Data supplied:
********

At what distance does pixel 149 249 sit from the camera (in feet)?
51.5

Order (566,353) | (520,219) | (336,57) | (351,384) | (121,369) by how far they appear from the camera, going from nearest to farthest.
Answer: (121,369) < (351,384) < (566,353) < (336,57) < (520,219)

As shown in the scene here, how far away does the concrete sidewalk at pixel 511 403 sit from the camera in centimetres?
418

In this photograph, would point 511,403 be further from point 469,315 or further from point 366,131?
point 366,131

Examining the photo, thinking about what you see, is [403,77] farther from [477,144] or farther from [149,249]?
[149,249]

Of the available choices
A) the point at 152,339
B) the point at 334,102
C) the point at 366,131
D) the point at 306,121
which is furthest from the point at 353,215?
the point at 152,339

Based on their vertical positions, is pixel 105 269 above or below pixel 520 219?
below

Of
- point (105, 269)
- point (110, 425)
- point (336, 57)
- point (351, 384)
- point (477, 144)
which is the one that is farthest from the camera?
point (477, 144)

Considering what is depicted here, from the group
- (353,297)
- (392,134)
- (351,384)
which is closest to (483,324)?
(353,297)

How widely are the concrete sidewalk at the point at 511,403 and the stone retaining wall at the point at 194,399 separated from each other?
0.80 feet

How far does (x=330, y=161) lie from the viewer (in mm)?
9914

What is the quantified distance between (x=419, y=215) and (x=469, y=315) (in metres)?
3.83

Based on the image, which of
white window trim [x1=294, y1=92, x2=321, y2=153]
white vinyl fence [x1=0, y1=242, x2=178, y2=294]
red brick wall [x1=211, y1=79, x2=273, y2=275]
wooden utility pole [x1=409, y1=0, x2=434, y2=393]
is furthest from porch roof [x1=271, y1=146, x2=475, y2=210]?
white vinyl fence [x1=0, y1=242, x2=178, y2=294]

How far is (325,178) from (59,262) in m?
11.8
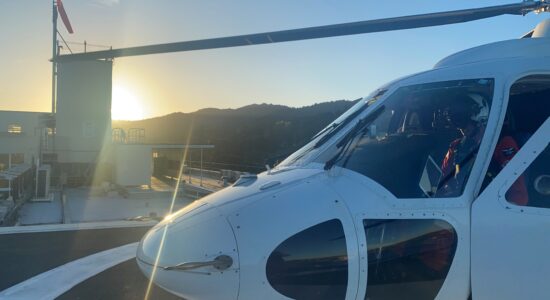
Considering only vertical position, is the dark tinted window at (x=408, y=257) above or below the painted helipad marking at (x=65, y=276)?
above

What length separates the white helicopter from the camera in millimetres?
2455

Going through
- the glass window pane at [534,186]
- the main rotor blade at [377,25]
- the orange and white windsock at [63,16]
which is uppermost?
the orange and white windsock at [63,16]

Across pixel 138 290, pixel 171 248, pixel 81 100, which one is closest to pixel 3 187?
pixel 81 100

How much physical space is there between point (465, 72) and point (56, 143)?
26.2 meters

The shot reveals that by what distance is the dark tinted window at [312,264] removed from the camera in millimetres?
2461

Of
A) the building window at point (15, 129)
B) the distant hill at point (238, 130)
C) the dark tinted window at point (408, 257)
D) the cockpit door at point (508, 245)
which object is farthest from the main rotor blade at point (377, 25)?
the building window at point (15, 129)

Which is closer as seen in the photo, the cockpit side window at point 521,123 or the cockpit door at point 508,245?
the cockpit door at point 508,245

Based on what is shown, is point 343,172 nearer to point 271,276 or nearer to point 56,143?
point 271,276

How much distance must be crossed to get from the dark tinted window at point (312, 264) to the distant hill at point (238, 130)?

********

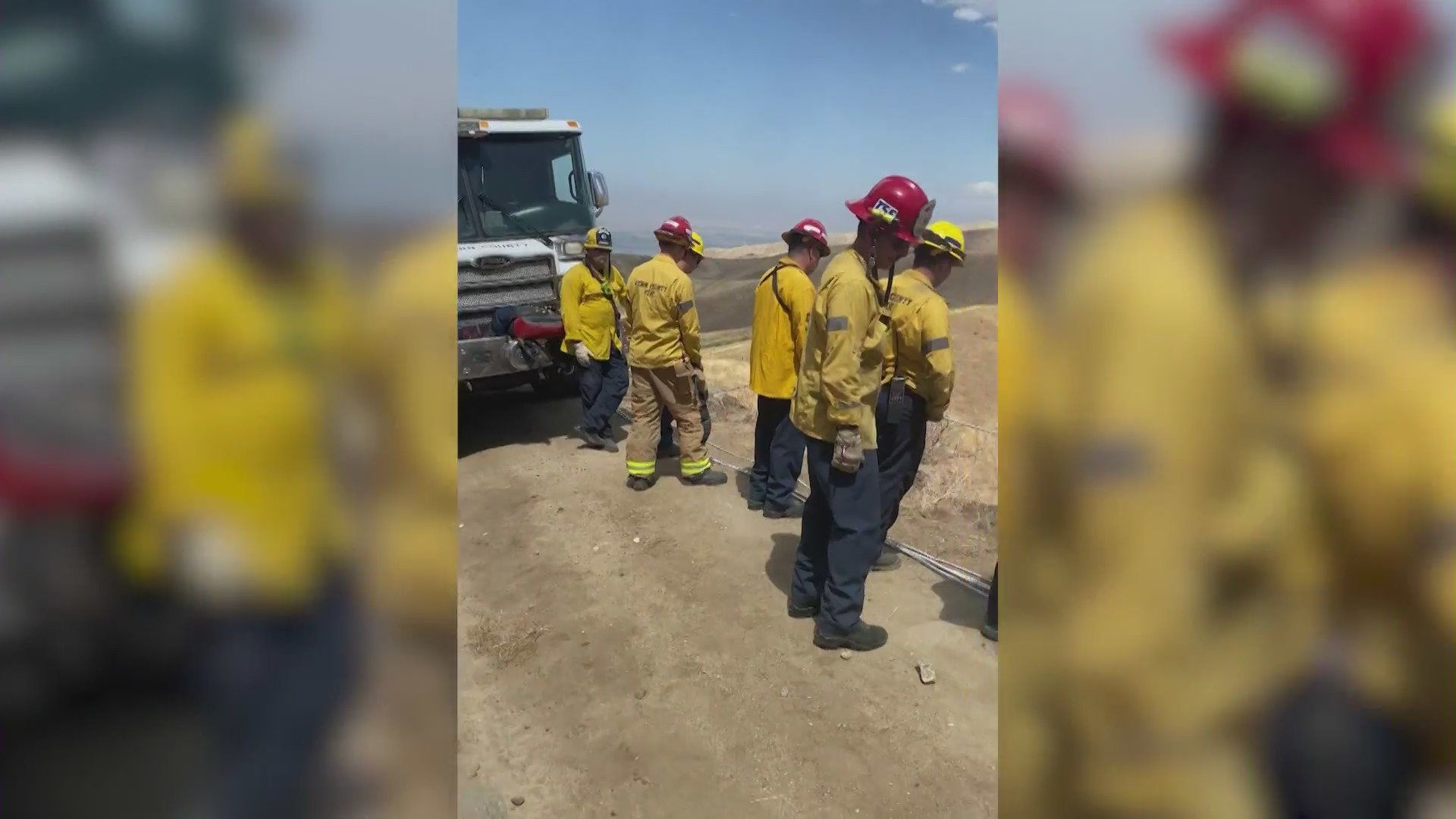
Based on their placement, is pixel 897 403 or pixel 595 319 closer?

********

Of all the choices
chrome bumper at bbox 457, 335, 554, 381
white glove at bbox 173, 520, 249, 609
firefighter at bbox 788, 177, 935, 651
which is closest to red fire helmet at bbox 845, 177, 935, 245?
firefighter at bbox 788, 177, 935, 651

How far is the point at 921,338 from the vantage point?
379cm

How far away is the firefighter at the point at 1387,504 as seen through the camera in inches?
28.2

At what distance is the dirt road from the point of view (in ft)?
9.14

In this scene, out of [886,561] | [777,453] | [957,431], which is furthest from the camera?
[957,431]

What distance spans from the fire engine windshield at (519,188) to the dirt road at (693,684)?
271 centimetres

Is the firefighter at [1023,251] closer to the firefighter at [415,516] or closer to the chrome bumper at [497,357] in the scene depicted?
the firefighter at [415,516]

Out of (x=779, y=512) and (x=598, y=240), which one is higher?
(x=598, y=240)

********

Problem to solve:
Rewrite the lines starting at "At what distance does" and ending at "Answer: (121,369) <", substituting "lens" for "camera" and leaving everything else unchanged.

Complete output:
At what distance does pixel 149 249 sit from the lens (in feet)?
51.5

Order (566,353) | (520,219) | (336,57) | (351,384) | (121,369) by how far they appear from the lens, going from nearest to farthest.
Answer: (121,369) < (351,384) < (566,353) < (336,57) < (520,219)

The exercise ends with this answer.